The demands of reporting and the effective management of data will continue to be important as firms look to embrace the 14 principles mandated by BCBS239. Critics argue that BCBS239 is not prescriptive enough, however there are pros and cons to the directive not having specific requirements.

Firms can view it as yet another ‘box ticking’ exercise, but there is also an opportunity to make significant and long lasting improvements to the governance and structure of many financial institutions. The question is will those who are affected embrace this opportunity?

Following hard on the heels of BCBS239, 2015 will also see the growing importance of BCBS261. This directive which relates to non-centrally cleared derivatives will see many firms having to divert investment and resources to build new front-to-back processes and settlement mechanisms for initial margin on uncleared derivatives.

The European Parliament’s adoption of MiFid II and MiFIR in April 2014 was a significant landmark. The scale of the legislation and the challenge of EU member states protecting their own interests mean some firms view the directive as extremely difficult to implement.

In May 2014 ESMA published its discussion and consultation papers on proposals for regulatory technical standards and how to implement them. In 2015 we can expect further discussion and publications from ESMA as the standards are finalised.

The priority for firms should be to remain up-to-date and engage with the policy-making process, as well as continue developing strategies and plans ahead of the MiFID II 2017 deadline.

In the UK, it is now more than four years since the Independent Commission on Banking (ICB) report, led by Sir John Vickers, was completed in September 2011. The report recommended that banks ‘ringfence’ their retail and investment banking activities, creating a clear divide between them and ensuring that retail banks are protected from the potential risks of investment banking.

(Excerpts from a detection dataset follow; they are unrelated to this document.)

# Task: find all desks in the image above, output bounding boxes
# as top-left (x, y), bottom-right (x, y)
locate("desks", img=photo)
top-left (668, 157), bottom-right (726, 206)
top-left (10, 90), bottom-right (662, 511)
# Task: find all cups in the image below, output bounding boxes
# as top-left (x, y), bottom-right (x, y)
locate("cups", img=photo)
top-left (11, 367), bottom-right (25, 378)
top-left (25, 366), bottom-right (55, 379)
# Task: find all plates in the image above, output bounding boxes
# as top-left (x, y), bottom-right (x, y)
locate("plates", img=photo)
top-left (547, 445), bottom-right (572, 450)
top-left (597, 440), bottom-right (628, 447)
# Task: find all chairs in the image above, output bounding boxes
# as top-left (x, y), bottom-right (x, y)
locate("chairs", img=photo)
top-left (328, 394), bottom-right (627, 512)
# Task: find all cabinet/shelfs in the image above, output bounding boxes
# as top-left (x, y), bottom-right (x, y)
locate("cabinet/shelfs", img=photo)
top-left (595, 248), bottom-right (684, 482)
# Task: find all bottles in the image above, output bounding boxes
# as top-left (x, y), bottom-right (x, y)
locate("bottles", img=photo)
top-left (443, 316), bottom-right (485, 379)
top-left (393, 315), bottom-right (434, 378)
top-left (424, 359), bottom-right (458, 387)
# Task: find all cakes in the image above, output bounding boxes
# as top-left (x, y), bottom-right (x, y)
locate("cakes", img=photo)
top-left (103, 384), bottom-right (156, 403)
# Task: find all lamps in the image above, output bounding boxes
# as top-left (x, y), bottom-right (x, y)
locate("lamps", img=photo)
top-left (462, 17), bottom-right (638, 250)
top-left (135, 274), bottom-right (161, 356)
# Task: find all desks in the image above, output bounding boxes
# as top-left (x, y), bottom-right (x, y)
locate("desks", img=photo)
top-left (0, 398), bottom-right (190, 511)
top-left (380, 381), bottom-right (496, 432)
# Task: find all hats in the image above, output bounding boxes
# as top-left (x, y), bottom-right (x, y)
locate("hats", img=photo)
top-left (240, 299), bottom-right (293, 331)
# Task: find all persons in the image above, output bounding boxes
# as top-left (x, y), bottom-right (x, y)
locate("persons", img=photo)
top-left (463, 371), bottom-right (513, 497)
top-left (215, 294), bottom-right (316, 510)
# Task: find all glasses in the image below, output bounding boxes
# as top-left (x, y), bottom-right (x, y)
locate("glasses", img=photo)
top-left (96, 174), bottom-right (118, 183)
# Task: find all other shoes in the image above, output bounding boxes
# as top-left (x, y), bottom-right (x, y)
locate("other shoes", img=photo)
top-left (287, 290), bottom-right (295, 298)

As we anticipated, the report is back on the agenda for the UK’s major banks. They have been asked to submit their proposals to The Bank of England, setting out how they intend to insulate their retail operations from their investment banking activities. The Bank of England started work scrutinising these plans during the first week of 2015, and we look forward to the seeing the outcome.

Although UK banks still have until 2019 to implement the reforms, the scale of such structural change and the costs involved mean firms are under increased pressure to satisfy The Bank of England’s demands and demonstrate how they will comply with by the deadline.

If 2014 taught us anything, it’s that regulation can now be considered to be the ‘new normal’ and it isn’t going away. To be successful in this environment, firms need to be open minded, flexible and agile about the future. Not every firm will want or be able to do this – for those that do, the coming year presents a number of opportunities.

So a Happy New Year to everyone; 2015 will prove to be both a challenging but exciting year, as the focus on regulation continues.